* **Work to do**: Repeat the material exactly, every line of it.

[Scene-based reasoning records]
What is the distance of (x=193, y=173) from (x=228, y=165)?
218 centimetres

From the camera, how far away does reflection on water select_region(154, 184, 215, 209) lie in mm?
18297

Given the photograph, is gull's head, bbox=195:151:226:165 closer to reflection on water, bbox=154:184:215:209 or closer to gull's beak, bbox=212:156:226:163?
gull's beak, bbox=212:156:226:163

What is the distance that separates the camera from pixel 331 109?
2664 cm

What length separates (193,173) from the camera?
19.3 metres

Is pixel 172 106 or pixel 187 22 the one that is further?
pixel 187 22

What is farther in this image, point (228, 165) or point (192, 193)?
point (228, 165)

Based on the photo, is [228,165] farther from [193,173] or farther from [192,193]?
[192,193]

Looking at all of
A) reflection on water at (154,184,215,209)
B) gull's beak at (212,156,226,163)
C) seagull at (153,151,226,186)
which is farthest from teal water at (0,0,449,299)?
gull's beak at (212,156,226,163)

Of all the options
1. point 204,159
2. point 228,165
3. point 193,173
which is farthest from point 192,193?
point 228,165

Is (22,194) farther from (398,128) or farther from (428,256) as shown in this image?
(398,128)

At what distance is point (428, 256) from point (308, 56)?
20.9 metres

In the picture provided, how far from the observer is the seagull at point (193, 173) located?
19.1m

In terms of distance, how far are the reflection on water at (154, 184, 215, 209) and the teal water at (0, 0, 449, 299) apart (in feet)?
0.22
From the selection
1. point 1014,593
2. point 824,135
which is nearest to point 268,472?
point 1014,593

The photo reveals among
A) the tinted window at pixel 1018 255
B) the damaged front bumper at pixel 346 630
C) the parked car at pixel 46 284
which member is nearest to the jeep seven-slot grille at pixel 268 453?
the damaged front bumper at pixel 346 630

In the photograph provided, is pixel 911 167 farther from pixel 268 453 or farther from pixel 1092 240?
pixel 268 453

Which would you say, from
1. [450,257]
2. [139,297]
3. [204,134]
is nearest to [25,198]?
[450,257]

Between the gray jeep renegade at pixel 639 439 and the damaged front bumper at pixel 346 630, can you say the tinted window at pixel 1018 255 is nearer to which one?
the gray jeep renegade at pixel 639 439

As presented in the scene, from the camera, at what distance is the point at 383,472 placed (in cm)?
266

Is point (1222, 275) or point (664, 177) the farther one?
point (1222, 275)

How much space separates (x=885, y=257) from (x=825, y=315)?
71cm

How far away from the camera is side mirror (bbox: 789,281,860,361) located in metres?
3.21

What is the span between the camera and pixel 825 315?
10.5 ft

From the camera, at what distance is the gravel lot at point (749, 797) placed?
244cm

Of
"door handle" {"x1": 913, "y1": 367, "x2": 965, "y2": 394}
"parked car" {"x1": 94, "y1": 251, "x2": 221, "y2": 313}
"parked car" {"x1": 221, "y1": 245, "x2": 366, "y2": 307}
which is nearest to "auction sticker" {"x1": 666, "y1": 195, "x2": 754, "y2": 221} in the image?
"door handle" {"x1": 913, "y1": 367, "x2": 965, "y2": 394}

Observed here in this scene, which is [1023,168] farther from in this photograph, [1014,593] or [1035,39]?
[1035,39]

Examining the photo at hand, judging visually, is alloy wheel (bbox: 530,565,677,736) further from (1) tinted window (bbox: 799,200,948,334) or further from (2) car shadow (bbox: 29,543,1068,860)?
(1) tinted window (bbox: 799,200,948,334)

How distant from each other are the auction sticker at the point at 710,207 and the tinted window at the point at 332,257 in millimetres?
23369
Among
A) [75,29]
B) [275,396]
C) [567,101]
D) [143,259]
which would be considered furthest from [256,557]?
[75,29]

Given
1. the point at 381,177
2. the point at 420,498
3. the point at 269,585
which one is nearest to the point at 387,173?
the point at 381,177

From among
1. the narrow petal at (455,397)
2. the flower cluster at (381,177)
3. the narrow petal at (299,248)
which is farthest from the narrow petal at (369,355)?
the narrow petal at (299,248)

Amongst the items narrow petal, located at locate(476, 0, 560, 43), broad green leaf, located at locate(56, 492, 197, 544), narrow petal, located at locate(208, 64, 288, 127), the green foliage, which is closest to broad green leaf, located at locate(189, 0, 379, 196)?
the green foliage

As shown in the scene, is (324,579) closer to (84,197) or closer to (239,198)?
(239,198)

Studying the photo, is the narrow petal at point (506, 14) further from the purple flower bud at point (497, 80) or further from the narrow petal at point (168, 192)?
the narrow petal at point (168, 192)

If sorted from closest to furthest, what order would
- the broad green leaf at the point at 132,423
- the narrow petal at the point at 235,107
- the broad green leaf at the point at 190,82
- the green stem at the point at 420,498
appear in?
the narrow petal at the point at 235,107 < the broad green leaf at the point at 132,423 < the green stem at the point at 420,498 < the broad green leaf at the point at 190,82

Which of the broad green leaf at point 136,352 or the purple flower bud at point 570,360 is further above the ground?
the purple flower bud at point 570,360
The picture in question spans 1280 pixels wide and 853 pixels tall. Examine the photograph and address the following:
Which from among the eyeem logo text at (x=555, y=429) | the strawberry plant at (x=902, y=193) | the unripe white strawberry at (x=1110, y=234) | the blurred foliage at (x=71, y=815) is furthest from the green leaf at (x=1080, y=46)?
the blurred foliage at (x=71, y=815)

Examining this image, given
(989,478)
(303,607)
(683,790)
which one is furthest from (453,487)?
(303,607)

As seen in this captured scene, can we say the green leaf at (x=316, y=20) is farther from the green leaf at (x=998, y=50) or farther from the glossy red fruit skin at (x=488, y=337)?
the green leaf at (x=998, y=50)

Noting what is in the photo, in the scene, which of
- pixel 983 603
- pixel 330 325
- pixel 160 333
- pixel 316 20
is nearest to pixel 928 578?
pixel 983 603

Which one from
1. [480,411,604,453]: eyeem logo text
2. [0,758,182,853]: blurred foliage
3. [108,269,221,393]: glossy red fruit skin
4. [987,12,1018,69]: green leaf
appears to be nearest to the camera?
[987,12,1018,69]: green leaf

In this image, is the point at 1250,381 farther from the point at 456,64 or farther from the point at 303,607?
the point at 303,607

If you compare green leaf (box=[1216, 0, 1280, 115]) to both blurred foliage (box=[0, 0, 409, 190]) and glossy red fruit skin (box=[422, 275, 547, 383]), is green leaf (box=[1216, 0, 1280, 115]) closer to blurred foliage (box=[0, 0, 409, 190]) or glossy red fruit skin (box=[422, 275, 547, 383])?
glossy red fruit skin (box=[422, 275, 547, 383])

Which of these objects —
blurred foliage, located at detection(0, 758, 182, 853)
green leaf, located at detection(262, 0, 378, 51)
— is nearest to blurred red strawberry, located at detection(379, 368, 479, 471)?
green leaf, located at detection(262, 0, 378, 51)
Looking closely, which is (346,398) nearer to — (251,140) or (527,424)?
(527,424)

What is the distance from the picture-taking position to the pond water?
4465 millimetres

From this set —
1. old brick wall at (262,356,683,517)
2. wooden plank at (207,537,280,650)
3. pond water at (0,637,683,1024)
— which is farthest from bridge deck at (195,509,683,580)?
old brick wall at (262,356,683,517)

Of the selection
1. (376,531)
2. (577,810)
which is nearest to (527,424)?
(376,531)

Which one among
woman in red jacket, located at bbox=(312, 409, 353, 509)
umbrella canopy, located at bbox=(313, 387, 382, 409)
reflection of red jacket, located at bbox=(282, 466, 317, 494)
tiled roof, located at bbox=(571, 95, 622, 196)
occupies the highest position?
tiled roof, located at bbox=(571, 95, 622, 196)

* **Exercise solution**:
What is the distance of (x=193, y=173) from (x=228, y=165)?
218 centimetres

From the camera, how far away does reflection on water select_region(154, 184, 215, 209) lie in mm?
18297

Given the photograph, is gull's head, bbox=195:151:226:165 closer to reflection on water, bbox=154:184:215:209 or closer to gull's beak, bbox=212:156:226:163?
gull's beak, bbox=212:156:226:163

What is the distance that separates the camera from pixel 331 109?
2664 cm

What length separates (193,173) from the camera?
19.3 metres

Is pixel 172 106 or pixel 187 22 the one that is further?
pixel 187 22

What is farther in this image, point (228, 165) or point (192, 193)?
point (228, 165)

Based on the photo, is [228,165] farther from [193,173] or farther from [192,193]?
[192,193]

Looking at all of
A) reflection on water at (154,184,215,209)
B) gull's beak at (212,156,226,163)
C) seagull at (153,151,226,186)
which is farthest from teal water at (0,0,449,299)?
gull's beak at (212,156,226,163)

Of all the options
1. point 204,159
2. point 228,165
3. point 193,173
which is farthest from point 192,193?
point 228,165

Is (22,194) farther from (398,128) or farther from (428,256) as shown in this image?
(398,128)

At what distance is point (428, 256) from point (308, 56)?
20.9 metres

In the picture provided, how far from the observer is the seagull at point (193, 173) located?
19.1m

In terms of distance, how far are the reflection on water at (154, 184, 215, 209) and the teal water at (0, 0, 449, 299) apart (in feet)?
0.22
From the selection
1. point 1014,593
2. point 824,135
which is nearest to point 268,472?
point 1014,593

The photo reveals among
A) the tinted window at pixel 1018 255
B) the damaged front bumper at pixel 346 630
C) the parked car at pixel 46 284
which member is nearest to the jeep seven-slot grille at pixel 268 453?
the damaged front bumper at pixel 346 630

In the photograph provided, is pixel 911 167 farther from pixel 268 453 or farther from pixel 1092 240?
pixel 268 453

Which would you say, from
1. [450,257]
2. [139,297]
3. [204,134]
is nearest to [25,198]?
[450,257]

Between the gray jeep renegade at pixel 639 439 and the damaged front bumper at pixel 346 630, can you say the tinted window at pixel 1018 255 is nearer to which one?
the gray jeep renegade at pixel 639 439

As presented in the scene, from the camera, at what distance is the point at 383,472 placed (in cm)?
266

Is point (1222, 275) or point (664, 177) the farther one?
point (1222, 275)

How much space separates (x=885, y=257) from (x=825, y=315)?
71cm

How far away from the camera is side mirror (bbox: 789,281,860,361) located in metres?
3.21

What is the span between the camera and pixel 825 315?
10.5 ft

From the camera, at what distance is the gravel lot at point (749, 797) placed?
244cm

Of
"door handle" {"x1": 913, "y1": 367, "x2": 965, "y2": 394}
"parked car" {"x1": 94, "y1": 251, "x2": 221, "y2": 313}
"parked car" {"x1": 221, "y1": 245, "x2": 366, "y2": 307}
which is nearest to "auction sticker" {"x1": 666, "y1": 195, "x2": 754, "y2": 221} in the image?
"door handle" {"x1": 913, "y1": 367, "x2": 965, "y2": 394}

Observed here in this scene, which is [1023,168] farther from in this photograph, [1014,593] or [1035,39]?
[1035,39]

Examining the photo at hand, judging visually, is alloy wheel (bbox: 530,565,677,736) further from (1) tinted window (bbox: 799,200,948,334) or further from (2) car shadow (bbox: 29,543,1068,860)?
(1) tinted window (bbox: 799,200,948,334)

How distant from each other are the auction sticker at the point at 710,207 and the tinted window at the point at 332,257 in millimetres?
23369
Among
A) [75,29]
B) [275,396]
C) [567,101]
D) [143,259]
which would be considered furthest from [256,557]?
[75,29]

Given
1. the point at 381,177
2. the point at 420,498
3. the point at 269,585
which one is nearest to the point at 387,173?
the point at 381,177

From among
1. the narrow petal at (455,397)
2. the flower cluster at (381,177)
3. the narrow petal at (299,248)
which is farthest from the narrow petal at (369,355)?
the narrow petal at (299,248)

Amongst the items narrow petal, located at locate(476, 0, 560, 43), broad green leaf, located at locate(56, 492, 197, 544), narrow petal, located at locate(208, 64, 288, 127), the green foliage, which is closest to broad green leaf, located at locate(189, 0, 379, 196)?
the green foliage

As shown in the scene, is (324,579) closer to (84,197) or closer to (239,198)?
(239,198)

Studying the photo, is the narrow petal at point (506, 14) further from the purple flower bud at point (497, 80) or further from the narrow petal at point (168, 192)?
the narrow petal at point (168, 192)

If sorted from closest to furthest, what order would
- the broad green leaf at the point at 132,423
- the narrow petal at the point at 235,107
- the broad green leaf at the point at 190,82
- the green stem at the point at 420,498
appear in?
the narrow petal at the point at 235,107 < the broad green leaf at the point at 132,423 < the green stem at the point at 420,498 < the broad green leaf at the point at 190,82

Which of the broad green leaf at point 136,352 or the purple flower bud at point 570,360 is further above the ground?
the purple flower bud at point 570,360
The picture in question spans 1280 pixels wide and 853 pixels tall. Examine the photograph and address the following:
Which from among the eyeem logo text at (x=555, y=429) | the strawberry plant at (x=902, y=193) | the unripe white strawberry at (x=1110, y=234) | the blurred foliage at (x=71, y=815) is furthest from the green leaf at (x=1080, y=46)?
the blurred foliage at (x=71, y=815)

Examining this image, given
(989,478)
(303,607)
(683,790)
which one is furthest from (453,487)?
(303,607)

As seen in this captured scene, can we say the green leaf at (x=316, y=20) is farther from the green leaf at (x=998, y=50) or farther from the glossy red fruit skin at (x=488, y=337)?
the green leaf at (x=998, y=50)

Noting what is in the photo, in the scene, which of
- pixel 983 603
- pixel 330 325
- pixel 160 333
- pixel 316 20
is nearest to pixel 928 578?
pixel 983 603

Which one from
1. [480,411,604,453]: eyeem logo text
2. [0,758,182,853]: blurred foliage
3. [108,269,221,393]: glossy red fruit skin
4. [987,12,1018,69]: green leaf
appears to be nearest to the camera?
[987,12,1018,69]: green leaf

In this image, is the point at 1250,381 farther from the point at 456,64 or farther from the point at 303,607?
the point at 303,607

If you compare green leaf (box=[1216, 0, 1280, 115]) to both blurred foliage (box=[0, 0, 409, 190]) and glossy red fruit skin (box=[422, 275, 547, 383]), is green leaf (box=[1216, 0, 1280, 115]) closer to blurred foliage (box=[0, 0, 409, 190]) or glossy red fruit skin (box=[422, 275, 547, 383])?
glossy red fruit skin (box=[422, 275, 547, 383])

Which of these objects —
blurred foliage, located at detection(0, 758, 182, 853)
green leaf, located at detection(262, 0, 378, 51)
— is nearest to blurred red strawberry, located at detection(379, 368, 479, 471)?
green leaf, located at detection(262, 0, 378, 51)
Looking closely, which is (346,398) nearer to — (251,140) or (527,424)?
(527,424)

What is the distance from the picture-taking position to the pond water?
4465 millimetres

From this set —
1. old brick wall at (262,356,683,517)
2. wooden plank at (207,537,280,650)
3. pond water at (0,637,683,1024)
— which is farthest from bridge deck at (195,509,683,580)?
old brick wall at (262,356,683,517)

Of the selection
1. (376,531)
2. (577,810)
which is nearest to (527,424)?
(376,531)

Which one among
woman in red jacket, located at bbox=(312, 409, 353, 509)
umbrella canopy, located at bbox=(313, 387, 382, 409)
reflection of red jacket, located at bbox=(282, 466, 317, 494)
tiled roof, located at bbox=(571, 95, 622, 196)
occupies the highest position?
tiled roof, located at bbox=(571, 95, 622, 196)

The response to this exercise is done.